If your neighbor is a 'Messy Marvin' or a 'Junky Jane,' there's now more of a reason for them to clean up their yards.
Bill 3, which increases the maximum daily fine for neighborhood blight, was signed into law Friday by Honolulu Mayor Kirk Caldwell. Instead of a maximum fine of up to $1,000 per day, violators now face a fine of up to $5,000 per day. Complaints are handled by the city's Department of Planning and Permitting.
"This is not going after somebody who has weeds this tall in their yard," Caldwell told reporters, while holding a hand up to his waist. "It's going after the most egregious bad actors."
Some have dubbed the legislation the "Genshiro Kawamoto" bill, after the eccentric Japanese billionaire who allowed several of his Kahala properties to fall into disrepair. DPP says Kawamoto has corrected all 67 violations he was cited for over the past several years, and paid about $42,000 in fines. Caldwell said enforcement of Bill 3 would take place islandwide.

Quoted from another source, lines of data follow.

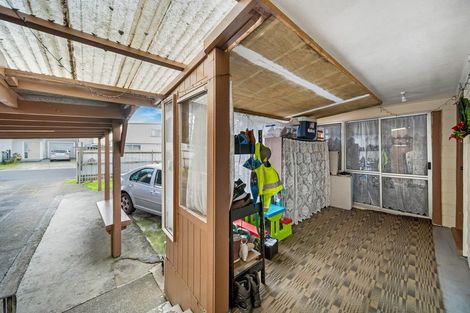 Photo of property in 20 Cottingham Crescent, Mangere East, Auckland, 2024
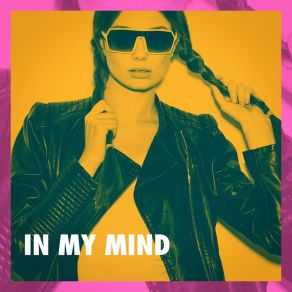 In My Mind album cover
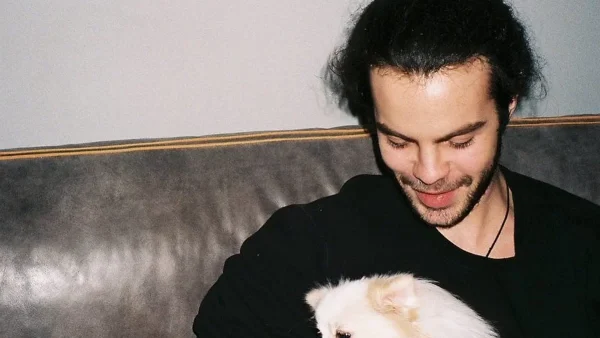 Θέμα συζήτησης στο διαδίκτυο - Έχει κάνει χαμό η νέα ανάρτηση του Άγγελου Λάτσιου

"There are always a few bad actors in our community, and they're around this entire island," said the mayor. "They're going to feel the full measure of the law now. Five thousand dollars every day, it adds up pretty darn quickly."
"The maximum fine is levied by the inspectors at their discretion only against the most egregious repeat offenders, so mom and pop are not going to be affected," said Councilman Stanley Chang, who drafted the bill.
Deputy DPP Director Arthur Challacombe said complaints about neighborhood blight can be made in person at the Frank F. Fasi Municipal Building, by email or by calling the DPP office. Residents can also visit the city's information and complaints web page to fill out a form. All complaints will be kept anonymous.
"If one person is messing it up, it makes the whole area look really bad, so I will call," said Joseph Walton, a Waikiki resident who has dealt with his neighbor's messy yard for years. "I think this new law is going to be very important for everybody to clean up their own mess."
Challacombe said 13 inspectors within DPP's residential enforcement branch can respond adequately to all complaints the agency receives under Bill 3, even if those complaints become more frequent.
"We will still be doing the same good work that our inspectors do, it's just now we have a better tool to work with," he said.
The fine for a first-time violator will likely start at $50 and only the messiest Marvins in a neighborhood will reach the maximum of $5,000 per day.
Correction: An earlier version of the story said the previous maximum fine was $2,000 per day.